Scientists find new painkiller: platypus venom

May 10th, 2008 - 10:27 am ICT by admin  


Sydney, May 10 (IANS) Platypus venom could provide potential relief from advancing pain and could be used for making antibiotic medication, according to new research. The research was part of the Platypus Genome Project that involved three University of Sydney academics in collaboration with 89 researchers worldwide who investigated platypus venom and immune genes.

Research author Kathy Belov said: “Our wildlife is an untapped resource for biomedical discovery. Platypus molecules have the potential to be developed into novel and powerful therapeutics.

“We have discovered the genes that code for the major component of platypus venom. Venom in a mammal is unusual, and we wanted to see where these genes came from, and whether they are related to venom in snakes and lizards.”

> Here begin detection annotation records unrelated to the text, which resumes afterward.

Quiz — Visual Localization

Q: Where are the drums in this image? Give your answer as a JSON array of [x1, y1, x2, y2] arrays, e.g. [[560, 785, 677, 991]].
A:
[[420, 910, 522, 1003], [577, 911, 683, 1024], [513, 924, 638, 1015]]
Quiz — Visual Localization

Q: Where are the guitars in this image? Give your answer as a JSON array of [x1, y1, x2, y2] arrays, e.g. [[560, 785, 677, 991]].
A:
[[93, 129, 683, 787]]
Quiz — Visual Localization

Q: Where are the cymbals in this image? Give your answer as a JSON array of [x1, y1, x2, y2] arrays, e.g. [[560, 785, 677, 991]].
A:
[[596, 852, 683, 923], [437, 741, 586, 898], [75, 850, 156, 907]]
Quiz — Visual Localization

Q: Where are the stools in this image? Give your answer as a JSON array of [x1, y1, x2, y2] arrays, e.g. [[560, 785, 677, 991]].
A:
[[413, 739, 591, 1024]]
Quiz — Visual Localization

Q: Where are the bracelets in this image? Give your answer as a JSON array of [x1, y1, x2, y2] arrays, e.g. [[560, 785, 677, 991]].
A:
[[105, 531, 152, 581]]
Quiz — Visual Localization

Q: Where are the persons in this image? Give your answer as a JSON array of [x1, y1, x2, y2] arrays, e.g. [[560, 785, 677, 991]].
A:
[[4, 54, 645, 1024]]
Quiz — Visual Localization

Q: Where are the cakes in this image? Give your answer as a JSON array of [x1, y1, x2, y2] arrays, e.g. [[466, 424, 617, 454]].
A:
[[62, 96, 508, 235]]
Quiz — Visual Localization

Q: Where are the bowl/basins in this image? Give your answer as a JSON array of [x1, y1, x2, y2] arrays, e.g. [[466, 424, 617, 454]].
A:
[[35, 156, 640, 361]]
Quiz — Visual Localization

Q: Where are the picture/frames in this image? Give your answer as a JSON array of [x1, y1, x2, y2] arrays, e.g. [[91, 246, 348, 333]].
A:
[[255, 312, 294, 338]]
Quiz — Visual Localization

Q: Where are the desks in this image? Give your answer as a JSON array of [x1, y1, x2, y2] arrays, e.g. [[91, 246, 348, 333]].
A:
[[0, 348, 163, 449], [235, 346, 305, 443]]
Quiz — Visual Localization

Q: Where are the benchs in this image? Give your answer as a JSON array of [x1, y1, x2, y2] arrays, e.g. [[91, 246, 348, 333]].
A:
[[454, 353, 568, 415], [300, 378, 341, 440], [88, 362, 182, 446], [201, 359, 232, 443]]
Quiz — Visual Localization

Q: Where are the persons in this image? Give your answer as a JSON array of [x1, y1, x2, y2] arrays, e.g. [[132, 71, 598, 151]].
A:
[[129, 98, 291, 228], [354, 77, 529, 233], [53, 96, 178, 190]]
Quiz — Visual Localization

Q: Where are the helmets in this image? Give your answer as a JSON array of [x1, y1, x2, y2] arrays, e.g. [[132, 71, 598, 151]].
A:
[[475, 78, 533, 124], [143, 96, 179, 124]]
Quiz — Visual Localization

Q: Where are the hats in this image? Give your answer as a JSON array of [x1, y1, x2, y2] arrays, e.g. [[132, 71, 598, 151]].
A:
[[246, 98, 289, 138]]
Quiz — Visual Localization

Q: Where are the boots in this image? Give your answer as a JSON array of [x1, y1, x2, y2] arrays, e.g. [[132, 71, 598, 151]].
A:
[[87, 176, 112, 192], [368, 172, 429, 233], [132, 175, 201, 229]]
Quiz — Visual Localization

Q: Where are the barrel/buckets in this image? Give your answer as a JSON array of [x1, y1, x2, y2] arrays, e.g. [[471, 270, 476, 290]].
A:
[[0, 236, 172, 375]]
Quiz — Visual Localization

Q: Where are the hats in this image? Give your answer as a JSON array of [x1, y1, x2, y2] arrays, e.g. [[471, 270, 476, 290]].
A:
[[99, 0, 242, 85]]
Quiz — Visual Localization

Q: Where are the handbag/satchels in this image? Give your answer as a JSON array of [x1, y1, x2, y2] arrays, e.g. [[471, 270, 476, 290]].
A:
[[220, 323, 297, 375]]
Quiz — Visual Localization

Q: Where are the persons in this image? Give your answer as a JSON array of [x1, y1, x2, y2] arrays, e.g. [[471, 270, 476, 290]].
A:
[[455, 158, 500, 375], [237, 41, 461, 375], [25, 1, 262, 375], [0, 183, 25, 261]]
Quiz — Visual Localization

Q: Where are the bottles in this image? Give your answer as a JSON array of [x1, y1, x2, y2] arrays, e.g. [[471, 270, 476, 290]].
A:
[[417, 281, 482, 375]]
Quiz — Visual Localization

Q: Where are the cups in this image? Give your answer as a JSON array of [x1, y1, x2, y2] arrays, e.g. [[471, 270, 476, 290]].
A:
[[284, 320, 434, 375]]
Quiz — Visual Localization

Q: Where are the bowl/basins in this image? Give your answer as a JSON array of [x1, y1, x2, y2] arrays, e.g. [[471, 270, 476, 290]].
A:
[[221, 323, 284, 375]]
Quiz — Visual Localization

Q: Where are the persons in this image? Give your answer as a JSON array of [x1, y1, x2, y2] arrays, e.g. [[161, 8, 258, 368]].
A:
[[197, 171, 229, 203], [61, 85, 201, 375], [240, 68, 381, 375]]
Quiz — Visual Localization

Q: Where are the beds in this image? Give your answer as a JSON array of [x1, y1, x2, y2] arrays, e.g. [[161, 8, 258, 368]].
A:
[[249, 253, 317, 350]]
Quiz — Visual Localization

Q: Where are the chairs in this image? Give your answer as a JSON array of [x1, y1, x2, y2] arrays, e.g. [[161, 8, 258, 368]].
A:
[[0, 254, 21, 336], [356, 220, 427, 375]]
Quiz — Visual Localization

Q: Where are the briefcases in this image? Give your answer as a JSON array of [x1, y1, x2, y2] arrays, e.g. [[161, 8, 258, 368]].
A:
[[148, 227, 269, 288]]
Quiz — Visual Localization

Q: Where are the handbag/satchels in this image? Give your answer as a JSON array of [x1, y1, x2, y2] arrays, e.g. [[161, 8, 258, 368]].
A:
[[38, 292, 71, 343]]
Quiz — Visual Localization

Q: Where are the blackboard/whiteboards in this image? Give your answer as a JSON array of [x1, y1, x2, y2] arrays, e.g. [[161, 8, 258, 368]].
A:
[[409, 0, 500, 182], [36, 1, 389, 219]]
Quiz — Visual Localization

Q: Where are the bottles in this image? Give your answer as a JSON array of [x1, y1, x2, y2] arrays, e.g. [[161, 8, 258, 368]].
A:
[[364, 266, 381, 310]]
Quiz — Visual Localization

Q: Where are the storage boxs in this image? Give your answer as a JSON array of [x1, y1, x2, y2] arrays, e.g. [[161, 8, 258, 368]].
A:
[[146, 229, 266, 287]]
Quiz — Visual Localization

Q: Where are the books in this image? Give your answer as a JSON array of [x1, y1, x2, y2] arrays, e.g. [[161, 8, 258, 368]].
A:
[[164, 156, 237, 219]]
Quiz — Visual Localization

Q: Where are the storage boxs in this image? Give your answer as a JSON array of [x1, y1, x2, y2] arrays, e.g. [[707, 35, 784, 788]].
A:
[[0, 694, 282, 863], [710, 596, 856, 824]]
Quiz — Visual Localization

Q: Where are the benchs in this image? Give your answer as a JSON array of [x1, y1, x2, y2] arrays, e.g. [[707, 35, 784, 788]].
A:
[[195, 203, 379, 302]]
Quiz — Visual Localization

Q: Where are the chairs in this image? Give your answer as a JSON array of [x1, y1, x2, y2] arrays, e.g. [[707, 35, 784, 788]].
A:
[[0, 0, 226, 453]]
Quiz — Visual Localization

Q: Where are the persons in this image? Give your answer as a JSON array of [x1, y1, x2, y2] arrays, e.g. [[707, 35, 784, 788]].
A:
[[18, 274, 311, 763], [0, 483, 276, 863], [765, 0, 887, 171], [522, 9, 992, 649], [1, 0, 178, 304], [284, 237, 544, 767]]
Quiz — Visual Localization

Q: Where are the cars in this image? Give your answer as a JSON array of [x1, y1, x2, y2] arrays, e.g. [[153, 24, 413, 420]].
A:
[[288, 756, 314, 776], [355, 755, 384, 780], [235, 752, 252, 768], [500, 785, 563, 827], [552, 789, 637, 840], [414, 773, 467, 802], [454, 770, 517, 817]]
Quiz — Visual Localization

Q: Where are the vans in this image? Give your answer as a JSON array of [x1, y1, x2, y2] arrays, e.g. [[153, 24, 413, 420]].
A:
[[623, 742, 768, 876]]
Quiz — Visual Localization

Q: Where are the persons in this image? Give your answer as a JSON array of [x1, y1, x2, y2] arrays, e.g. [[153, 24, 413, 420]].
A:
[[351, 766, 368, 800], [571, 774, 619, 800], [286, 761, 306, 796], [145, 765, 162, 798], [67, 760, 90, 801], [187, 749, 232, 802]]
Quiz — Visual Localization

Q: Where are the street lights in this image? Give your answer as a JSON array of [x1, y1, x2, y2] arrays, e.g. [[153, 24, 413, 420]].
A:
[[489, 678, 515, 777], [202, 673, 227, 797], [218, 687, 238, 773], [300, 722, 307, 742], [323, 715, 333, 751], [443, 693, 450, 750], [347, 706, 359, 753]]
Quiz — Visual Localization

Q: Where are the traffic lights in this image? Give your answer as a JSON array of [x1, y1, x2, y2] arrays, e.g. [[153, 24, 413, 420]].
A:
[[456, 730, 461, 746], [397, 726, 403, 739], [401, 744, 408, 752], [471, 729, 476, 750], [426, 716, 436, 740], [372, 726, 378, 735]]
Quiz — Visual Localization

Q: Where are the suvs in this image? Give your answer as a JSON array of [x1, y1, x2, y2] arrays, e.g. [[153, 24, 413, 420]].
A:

Findings of the study have been published in the latest issue of the journal Nature.

Researchers will continue to investigate the uses of the platypus venom in pain management, similar to the uses of snake venom, which has been used to develop various blood thinning and pain relief treatments.

The study found that the venom, delivered by the hind spur of the male platypus, is present due to genes that emerged at least 50 million years ago.

This finding means that the common ancestor of the platypus and echidna may have also been venomous.

Platypus venom is used mainly for fighting between males. It can cause dogs to die and result in excruciating pain in humans.